• **WHAT NEEDS TO BE DONE**
Please say how many lines in the records below contain the word "from", giving only the number.

====== INPUT DATA ======

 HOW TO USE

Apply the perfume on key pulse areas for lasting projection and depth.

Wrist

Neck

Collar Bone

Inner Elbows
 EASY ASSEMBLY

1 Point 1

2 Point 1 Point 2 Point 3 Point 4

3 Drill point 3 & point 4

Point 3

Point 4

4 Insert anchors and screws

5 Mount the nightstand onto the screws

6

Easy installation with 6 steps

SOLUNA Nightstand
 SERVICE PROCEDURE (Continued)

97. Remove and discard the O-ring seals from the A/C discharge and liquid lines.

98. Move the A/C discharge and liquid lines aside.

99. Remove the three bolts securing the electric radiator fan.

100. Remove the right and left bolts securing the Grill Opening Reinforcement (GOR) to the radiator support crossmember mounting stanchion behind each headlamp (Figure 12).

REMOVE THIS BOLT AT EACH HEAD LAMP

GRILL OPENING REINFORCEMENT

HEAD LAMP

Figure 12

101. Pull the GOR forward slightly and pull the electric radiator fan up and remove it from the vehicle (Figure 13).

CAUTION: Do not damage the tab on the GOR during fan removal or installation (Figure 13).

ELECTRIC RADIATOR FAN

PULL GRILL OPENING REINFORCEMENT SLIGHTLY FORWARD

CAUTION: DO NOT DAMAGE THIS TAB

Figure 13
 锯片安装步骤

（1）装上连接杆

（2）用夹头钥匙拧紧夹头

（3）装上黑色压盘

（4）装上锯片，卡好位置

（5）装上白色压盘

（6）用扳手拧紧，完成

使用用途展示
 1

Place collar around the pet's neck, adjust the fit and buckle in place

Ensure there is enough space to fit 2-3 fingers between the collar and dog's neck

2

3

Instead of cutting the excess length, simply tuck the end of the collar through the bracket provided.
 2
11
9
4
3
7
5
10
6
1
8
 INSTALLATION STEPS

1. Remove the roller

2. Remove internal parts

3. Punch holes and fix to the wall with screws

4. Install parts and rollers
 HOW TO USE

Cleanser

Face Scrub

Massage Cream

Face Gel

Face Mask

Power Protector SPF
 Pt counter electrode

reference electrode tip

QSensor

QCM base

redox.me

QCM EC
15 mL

======

• **WORKED SOLUTION**
2